Honestly though, I was just pointing a few things out. Nothing heretical, nothing that I figured needed a scientific article for verification, just a few things worth mentioning. Your post actually helped to clarify some things that I didn’t say though, so I’m actually glad you made it. Plus it’s a chance for conversation which can be fun too. If you’re curious, I’ll link my progress pictures thus far down below.
Doesn’t the evidence indicate that “optimal” is in fact a very broad range? It’s not like 0.8g/kg/day is perfect for sedentary and anything more is bad. As long as you stay below the kidney damage levels, sedentary people will be fine. Those who exercise should be between 1.4g/kg/day or so and the kidney damaging levels.
40-6o is plenty if you’re active and whole food plant based nutrition is very superior I have done much studying on this topic. Some of my favorite researchers, doctors are Dr. John McDougall, Rip Esselstyn. and Dr. Michael Greger. I’ve done a lot of studying on the Forks Over Knives approach and “The Starch Solution.” Another good source on plant based nutrition and what ne need is “The China Study.” In rural Asia people don’t get nearly as much protein as industrialized areas. They don’t eat many animal products either and have much better health! A lot of disease are of “affluence.” Definitely recommend looking up some of those sources to read! It’s really fun and interesting.

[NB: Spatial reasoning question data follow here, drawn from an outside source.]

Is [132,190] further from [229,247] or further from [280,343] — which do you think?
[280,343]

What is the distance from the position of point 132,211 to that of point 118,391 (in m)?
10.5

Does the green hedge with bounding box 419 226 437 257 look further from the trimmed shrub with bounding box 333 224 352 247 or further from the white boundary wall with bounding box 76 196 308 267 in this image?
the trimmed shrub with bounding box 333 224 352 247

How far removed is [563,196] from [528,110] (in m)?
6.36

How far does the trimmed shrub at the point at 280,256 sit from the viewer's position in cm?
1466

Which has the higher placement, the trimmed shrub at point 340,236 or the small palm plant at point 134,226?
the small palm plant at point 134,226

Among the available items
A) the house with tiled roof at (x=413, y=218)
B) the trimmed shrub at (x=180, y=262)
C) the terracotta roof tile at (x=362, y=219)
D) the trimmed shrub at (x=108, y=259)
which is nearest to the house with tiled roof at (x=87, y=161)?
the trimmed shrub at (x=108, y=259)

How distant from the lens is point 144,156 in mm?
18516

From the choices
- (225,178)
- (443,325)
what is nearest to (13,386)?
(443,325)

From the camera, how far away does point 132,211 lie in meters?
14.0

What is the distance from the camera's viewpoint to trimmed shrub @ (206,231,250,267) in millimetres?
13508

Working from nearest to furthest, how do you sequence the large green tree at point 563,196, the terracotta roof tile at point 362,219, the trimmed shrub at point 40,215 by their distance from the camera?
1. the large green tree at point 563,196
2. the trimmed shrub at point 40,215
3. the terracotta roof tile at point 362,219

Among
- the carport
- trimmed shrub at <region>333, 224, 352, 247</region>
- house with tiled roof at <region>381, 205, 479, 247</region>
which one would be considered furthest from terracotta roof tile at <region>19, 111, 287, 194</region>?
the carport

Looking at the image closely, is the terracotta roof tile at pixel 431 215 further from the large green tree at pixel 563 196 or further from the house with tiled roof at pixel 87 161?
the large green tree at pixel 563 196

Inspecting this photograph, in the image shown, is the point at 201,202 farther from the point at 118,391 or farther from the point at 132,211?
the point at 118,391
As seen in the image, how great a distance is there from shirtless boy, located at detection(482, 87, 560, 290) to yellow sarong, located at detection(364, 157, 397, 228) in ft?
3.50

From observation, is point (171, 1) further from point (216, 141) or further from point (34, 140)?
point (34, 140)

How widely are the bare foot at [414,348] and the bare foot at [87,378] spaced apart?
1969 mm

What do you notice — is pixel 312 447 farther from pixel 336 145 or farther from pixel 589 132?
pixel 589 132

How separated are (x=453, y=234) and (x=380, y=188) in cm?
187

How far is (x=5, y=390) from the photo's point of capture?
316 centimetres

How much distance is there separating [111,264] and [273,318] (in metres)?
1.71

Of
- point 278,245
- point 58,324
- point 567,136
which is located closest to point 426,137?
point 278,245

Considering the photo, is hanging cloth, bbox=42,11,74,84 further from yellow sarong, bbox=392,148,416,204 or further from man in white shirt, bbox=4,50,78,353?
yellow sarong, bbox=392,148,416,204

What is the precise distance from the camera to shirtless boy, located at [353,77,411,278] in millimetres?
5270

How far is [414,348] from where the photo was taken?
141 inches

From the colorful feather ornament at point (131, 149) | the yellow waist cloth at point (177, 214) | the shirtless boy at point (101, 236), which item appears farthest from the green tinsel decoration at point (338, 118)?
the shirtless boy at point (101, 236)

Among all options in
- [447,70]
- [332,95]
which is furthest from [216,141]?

In the same way some can thrive on less than a half gallon of water a day, others like myself need at least a gallon, and during the summer months I’m often closer to two gallons of water a day. Please realize 40-60g/day of protein is fine for some, but for others it is insufficient. It would work well for someone on the smaller side, but for someone like me who is far from the smaller side it would be quite inadequate. The responses above provide good guidelines.
I’m glad a plant based diet is working so well for you, most of my family eats as you do, they also are quite happy with their way of eating. I myself am at the opposite end, and I absolutely love it, I feel best with fewer plants, and my health is drastically improved when I eat low carb. Either way of eating is valid, what works for some doesn’t for others.
We’re a miraculous lot, we can thrive in a variety of situations, and can survive conditions that would send some of the animal kingdom to extinction. We’ve gotten into trouble with the standard American diet though, and unfortunately it’s been exacerbated by poor science and government guidelines for far too long. Fortunately you and I have both found our way out of the SAD rut and have found a way to live well, to live healthy, and to be better than before.
As an average 40-60 grams is plenty we aren’t all that different. Some people may eat a few hundred calories more than others, but they will also be getting more nutrition as well. But as a base 40-60 grams is a safe and good amount. We can get all the protein and nutrients we need from a whole food plant based diet without adding protein supplements <3
I’m pretty sure that think 40-60 is well under what I need. I exercise regularly, and in the past I’ve noticed my strength declining when I’m not careful to get a lot of protein in my diet. When I switch to a high protein, moderate carb diet (by which I mean soylent+whey or protein bars), things turn around very quickly. It could be all psychological, but the differences are so strong that for somebody with a lifestyle like mine (and about my weight) I would strongly recommend getting at least 100g per day.